Texto de origem:

******************************

Nesta mesma vertente, um evento oportunizado desta forma, conduz, por certo, a um outro tipo de comportamento vil e desprezível: o da indiferença, posto que ao cuidarmos única e exclusivamente de nossas vidas, tornaríamos indiferentes – e até mesmo insensíveis – aos dramas, problemas e eventos daqueles que nos cercam.

Isso ocorreria em estágios, iniciando-se pela indiferença em face de terceiros desconhecidos e pouco próximos, chegando, em uma etapa mais avançada, àqueles que considerávamos, até então, como entes queridos e muito próximos. Isso significaria a destruição de quaisquer laços de afetividade, fraternidade e, finalmente, humanidade, que nos torna especiais sobre os demais seres vivos existentes no globo terrestre. Outros sentimentos que usualmente orbitam em torno de nós também seriam facilmente postos ao largo em detrimento de nossas próprias sensações e intimizações mais relevantes sob o aspecto da frase aqui considerada.

E quais os perigos e armadilhas ocultados sobre uma frase aparentemente inocente? Não sejamos trôpegos em buscar respostas imediatas e imaturas. Vamos, inicialmente, apenas considerar seus efeitos a curto e médio prazo, pois é cristalino que uma análise sob este procedimento nos demonstraria de modo mais coerente as conseqüências funestas da adoção de um comportamento fundado nesta frase tola e sem sentido prático.

Um dos primeiros efeitos seria aquele que já descrevemos acima: o distanciamento, lento e gradual, de laços de ordem afetiva, fraterna e humanitária, conjeturando uma existência sem sentido, baseada apenas na satisfação de meros instintos atávicos, desde os mais primitivos até os mais sofisticados, inclusive no que se refere à crença religiosa.

Ora, parece evidente que, ao nos desligarmos dos semelhantes que nos cerca, o primeiro efeito funesto seria também o distanciamento da fé, aqui considerada em si mesmo como o sentimento mais especial e mais profundo que é capaz de ligar o homem com o imenso universo que o envolve desde os primórdios.

Este desligamento desaguaria em uma nova ordem social, econômica e política, que eliminaria, pouco a pouco, qualquer barreira distintiva entre homens de diferentes nações, etnias e raças, ocasionando a formação de grupos cuja distinção dar-se-ia apenas e tão somente por meros laços de sobrevivência, distinção social ou qualquer outro tipo de gradação mais próxima de uma casta do que de um grupo social.

Qualquer problema seria resolvido apenas para um individuo assim considerado, sem qualquer preocupação com as conseqüências que o seu ato de auto-proteção poderia repercutir junto aos demais membros, ou ainda, em face da própria humanidade. Seria como perseguir satisfação de seus desejos e resolução de seus problemas sem qualquer outra preocupação dele decorrente.

Do mesmo modo, preocupações relativas à prole, à perpetuação da espécie, e da enlevação da alma desapareceriam quase que instantaneamente, fazendo com que homens, mulheres e crianças fossem em si consideradas, transformando a própria existência humana em uma atividade arriscada, até mesmo porque a coexistência humana estaria em perigo real e imediato de se tornar apenas uma existência sem qualquer sentido final.

******************************

Uma série de materiais:
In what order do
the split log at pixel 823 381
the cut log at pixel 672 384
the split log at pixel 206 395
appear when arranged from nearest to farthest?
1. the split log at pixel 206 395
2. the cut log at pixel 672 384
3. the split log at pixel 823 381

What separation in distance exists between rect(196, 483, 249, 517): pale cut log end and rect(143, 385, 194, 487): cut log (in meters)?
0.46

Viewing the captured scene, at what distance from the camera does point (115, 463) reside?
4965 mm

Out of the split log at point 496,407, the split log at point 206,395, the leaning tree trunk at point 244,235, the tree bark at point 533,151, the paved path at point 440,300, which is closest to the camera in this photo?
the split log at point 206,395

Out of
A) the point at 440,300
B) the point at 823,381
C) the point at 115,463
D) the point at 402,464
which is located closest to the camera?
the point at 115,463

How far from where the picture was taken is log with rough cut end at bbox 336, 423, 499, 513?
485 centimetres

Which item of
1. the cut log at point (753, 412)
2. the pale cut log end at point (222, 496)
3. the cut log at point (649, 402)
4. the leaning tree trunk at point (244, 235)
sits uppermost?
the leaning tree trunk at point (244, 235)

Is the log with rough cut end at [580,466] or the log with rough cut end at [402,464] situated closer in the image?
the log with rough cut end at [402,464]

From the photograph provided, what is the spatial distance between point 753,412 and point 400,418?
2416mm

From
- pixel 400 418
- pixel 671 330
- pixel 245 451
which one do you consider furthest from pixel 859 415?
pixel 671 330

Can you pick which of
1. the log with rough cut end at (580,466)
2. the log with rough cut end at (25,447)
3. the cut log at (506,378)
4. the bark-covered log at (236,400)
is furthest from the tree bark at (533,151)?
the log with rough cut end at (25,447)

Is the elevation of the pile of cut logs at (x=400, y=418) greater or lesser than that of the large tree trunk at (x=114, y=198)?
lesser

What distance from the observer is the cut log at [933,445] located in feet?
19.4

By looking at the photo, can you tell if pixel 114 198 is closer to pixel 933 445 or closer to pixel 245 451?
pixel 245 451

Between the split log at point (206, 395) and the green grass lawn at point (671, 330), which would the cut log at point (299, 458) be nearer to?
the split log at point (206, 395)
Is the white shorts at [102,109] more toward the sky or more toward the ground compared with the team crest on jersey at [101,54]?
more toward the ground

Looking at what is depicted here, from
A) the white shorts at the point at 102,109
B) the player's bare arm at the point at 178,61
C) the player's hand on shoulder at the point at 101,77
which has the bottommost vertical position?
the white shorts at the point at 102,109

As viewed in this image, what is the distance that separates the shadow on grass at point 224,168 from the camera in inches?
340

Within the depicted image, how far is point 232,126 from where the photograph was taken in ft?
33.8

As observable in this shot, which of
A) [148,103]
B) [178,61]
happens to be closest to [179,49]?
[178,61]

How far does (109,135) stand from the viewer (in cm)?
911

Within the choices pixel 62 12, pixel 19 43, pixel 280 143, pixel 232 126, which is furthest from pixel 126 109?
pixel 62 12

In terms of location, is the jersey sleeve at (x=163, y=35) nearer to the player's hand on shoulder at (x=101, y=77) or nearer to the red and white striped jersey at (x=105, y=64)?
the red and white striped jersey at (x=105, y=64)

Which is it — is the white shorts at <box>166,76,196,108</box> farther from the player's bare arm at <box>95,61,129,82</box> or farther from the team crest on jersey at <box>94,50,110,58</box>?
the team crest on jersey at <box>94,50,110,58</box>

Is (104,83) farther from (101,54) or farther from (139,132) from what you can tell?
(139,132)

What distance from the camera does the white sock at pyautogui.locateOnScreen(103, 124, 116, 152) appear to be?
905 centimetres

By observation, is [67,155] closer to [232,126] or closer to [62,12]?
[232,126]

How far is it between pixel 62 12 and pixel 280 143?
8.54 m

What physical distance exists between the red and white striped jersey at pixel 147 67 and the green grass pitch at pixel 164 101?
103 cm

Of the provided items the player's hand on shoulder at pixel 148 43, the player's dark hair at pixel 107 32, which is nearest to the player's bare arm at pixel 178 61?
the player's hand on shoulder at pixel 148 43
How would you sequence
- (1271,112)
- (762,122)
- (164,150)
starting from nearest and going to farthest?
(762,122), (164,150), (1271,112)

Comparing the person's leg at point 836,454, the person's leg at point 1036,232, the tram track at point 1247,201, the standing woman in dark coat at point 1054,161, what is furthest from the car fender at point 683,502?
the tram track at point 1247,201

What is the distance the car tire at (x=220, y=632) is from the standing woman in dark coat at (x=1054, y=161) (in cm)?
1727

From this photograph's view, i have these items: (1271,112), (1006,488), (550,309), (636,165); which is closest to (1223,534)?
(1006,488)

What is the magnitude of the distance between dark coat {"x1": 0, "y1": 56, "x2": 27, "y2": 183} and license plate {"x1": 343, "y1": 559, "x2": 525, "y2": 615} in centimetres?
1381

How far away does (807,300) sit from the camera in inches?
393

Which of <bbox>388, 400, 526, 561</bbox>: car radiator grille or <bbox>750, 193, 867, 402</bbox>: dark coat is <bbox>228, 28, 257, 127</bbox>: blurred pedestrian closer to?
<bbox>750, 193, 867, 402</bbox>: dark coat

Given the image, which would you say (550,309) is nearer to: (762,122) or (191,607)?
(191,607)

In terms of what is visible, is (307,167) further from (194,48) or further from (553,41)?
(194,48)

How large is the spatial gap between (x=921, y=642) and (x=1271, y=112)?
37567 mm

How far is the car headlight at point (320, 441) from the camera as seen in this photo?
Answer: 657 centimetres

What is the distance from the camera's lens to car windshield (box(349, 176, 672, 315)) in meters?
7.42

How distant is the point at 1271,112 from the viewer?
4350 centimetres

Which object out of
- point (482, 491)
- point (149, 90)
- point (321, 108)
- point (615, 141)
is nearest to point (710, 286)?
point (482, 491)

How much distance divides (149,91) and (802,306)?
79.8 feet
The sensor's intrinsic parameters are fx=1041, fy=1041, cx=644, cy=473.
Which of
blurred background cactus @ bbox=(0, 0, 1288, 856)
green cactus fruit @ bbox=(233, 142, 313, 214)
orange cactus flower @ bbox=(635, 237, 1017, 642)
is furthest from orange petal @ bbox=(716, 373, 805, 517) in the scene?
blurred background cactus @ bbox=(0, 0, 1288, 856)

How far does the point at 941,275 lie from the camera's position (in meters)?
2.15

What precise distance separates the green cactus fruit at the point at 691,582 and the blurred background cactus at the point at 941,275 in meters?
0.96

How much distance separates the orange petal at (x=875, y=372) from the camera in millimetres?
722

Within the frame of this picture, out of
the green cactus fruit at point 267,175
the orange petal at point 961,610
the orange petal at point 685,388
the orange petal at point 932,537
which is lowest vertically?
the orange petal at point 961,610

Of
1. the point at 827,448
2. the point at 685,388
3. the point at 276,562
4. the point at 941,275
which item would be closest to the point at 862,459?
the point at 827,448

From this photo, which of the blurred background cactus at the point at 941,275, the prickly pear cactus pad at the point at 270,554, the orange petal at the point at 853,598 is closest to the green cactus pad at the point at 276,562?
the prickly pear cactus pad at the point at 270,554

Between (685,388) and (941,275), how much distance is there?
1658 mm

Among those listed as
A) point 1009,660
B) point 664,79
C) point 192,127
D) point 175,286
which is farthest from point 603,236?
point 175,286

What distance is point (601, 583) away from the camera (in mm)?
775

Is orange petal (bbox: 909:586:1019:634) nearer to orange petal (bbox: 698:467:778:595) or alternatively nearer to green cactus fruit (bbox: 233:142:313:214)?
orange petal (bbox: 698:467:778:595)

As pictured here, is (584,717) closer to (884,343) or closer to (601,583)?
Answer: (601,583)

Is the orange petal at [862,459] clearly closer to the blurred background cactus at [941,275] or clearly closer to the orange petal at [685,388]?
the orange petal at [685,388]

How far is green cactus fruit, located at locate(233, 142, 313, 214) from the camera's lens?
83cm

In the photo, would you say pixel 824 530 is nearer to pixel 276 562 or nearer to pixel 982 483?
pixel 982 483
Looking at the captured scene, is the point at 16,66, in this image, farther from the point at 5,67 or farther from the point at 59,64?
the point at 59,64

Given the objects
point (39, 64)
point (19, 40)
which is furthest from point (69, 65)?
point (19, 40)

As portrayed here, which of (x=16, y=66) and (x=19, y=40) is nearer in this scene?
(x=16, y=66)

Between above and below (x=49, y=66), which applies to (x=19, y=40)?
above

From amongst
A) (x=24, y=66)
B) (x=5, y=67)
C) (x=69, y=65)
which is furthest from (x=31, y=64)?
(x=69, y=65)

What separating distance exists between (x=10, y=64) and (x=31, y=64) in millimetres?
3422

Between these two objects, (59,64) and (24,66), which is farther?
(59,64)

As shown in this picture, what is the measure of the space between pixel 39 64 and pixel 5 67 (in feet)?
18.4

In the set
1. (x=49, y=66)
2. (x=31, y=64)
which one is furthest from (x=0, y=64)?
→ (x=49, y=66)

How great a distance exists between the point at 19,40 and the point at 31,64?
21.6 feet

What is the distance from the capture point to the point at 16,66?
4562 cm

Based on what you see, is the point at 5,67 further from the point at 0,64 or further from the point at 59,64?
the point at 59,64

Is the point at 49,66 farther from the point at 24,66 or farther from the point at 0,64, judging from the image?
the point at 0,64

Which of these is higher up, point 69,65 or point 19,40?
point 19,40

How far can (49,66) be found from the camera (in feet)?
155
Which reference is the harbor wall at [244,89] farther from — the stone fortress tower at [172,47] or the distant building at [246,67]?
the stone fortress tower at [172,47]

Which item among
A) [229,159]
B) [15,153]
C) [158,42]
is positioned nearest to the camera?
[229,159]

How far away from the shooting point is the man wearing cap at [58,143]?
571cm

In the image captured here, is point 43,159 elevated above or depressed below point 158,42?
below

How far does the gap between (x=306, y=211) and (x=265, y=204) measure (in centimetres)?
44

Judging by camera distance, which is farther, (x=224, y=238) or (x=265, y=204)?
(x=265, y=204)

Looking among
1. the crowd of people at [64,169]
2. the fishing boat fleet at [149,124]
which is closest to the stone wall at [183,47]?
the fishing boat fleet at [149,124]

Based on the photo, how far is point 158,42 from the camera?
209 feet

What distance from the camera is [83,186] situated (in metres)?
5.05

******************************

Enunciado: Como fica em inglês a frase "Não sejamos trôpegos em buscar respostas imediatas e imaturas.", do texto sobre a indiferença? Este material não tem relação com o texto.

Resolução: Let us not stumble in seeking immediate and immature answers.